0

What's the simplest java way to download a file over HTTPS, preserving timestamps and using the content-disposition for the filename? Is there any java library at a higher level than apache-httpclient?

Currently I've got:

    HttpClient httpClient = new DefaultHttpClient();
    HttpResponse httpResponse = httpClient.execute(new HttpGet(parser.sourceUrl));
    Header cd = httpResponse.getLastHeader("Content-Disposition");
    String filename = cd.getValue().split(";")[1].split("=")[1]; // TODO(jayen): unhack
    HttpEntity httpEntity = httpResponse.getEntity();
    System.out.println("Saving " + filename);
    httpEntity.writeTo(new FileOutputStream(folder.getCanonicalPath() + File.separator + filename));
    if (httpResponse.containsHeader("Last-Modified")) {
        System.err.println("Please implement timestamping");
    } else {
        System.out.println("No timestamp available!");
    }
Jayen
  • 5,653
  • 2
  • 44
  • 65

2 Answers2

0

Neither the HTTP protocol or the multipart content-type specs provide any way of encoding arbitrary source file metadata. The HTTP spec defines a Last-Modified header that can be set by the server, but it is not required to do this. But more importantly, typical browsers do not preserve this timestamp. (Some command line tools do ... but that's a different matter.) The Content-Disposition header is not part of the HTTP 1.1 spec, but a lot of servers support it anyway.

Options:

  • If you are using a Java library to do the fetching, then you should be able to get the "modified" timestamp and content disposition from the Response headers. Refer to the relevant client library's tutorial information.

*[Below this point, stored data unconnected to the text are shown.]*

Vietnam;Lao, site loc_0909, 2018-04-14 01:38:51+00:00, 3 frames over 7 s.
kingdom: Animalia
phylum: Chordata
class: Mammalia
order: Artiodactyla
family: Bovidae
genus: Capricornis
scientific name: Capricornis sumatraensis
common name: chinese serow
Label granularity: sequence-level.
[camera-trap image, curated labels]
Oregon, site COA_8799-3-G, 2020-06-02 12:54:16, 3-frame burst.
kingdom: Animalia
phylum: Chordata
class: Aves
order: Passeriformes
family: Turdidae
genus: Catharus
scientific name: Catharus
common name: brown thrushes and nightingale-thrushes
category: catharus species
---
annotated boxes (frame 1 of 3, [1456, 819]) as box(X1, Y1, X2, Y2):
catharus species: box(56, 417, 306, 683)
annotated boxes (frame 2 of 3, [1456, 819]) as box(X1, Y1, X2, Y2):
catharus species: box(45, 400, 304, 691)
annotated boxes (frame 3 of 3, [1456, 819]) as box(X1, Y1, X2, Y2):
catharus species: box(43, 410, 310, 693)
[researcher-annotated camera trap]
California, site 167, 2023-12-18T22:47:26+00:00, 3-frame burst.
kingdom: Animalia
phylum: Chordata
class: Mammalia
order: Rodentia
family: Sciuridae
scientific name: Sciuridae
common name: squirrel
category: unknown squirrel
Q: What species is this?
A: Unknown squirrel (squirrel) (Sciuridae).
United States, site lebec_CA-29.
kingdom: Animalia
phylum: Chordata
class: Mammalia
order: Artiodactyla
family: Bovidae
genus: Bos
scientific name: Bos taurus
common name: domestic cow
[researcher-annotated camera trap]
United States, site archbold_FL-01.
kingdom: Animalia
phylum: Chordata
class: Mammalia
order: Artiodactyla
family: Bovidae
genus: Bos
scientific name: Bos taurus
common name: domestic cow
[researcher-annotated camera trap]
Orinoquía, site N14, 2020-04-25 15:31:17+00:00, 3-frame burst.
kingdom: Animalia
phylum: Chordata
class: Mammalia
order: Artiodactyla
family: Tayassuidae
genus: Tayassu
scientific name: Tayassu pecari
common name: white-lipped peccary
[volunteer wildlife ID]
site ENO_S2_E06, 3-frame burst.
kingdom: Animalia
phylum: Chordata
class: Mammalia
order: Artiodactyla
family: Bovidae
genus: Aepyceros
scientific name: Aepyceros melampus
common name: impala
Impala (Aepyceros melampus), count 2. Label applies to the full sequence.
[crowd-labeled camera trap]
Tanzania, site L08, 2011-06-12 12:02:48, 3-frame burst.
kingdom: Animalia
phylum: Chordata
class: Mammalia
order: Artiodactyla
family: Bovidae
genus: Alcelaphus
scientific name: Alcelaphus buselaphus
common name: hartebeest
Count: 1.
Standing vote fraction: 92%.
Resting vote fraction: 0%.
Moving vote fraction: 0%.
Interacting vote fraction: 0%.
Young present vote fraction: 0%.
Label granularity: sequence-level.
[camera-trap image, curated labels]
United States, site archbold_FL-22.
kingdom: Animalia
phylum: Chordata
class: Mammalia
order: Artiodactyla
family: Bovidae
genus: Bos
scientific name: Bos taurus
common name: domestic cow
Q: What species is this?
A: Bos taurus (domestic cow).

  • If you can use wget or curl or equivalent, they should be able to preserve the timestamp.

  • You may be able to install a (trusted) plugin that will preserve timestamps; e.g. this one for Firefox: https://addons.mozilla.org/en-us/firefox/addon/preserve-download-modification/. However, I think that it is unlikely that you can do this in untrusted Javascript ... for security reasons.

  • You could change the server to package the file in archive format that can represent the metadata you want to include, and download the file as an archive. Then use the relevant archive extractor command to extract the file. This will allow you to transfer other metadata such as the original owner, access control details and so on.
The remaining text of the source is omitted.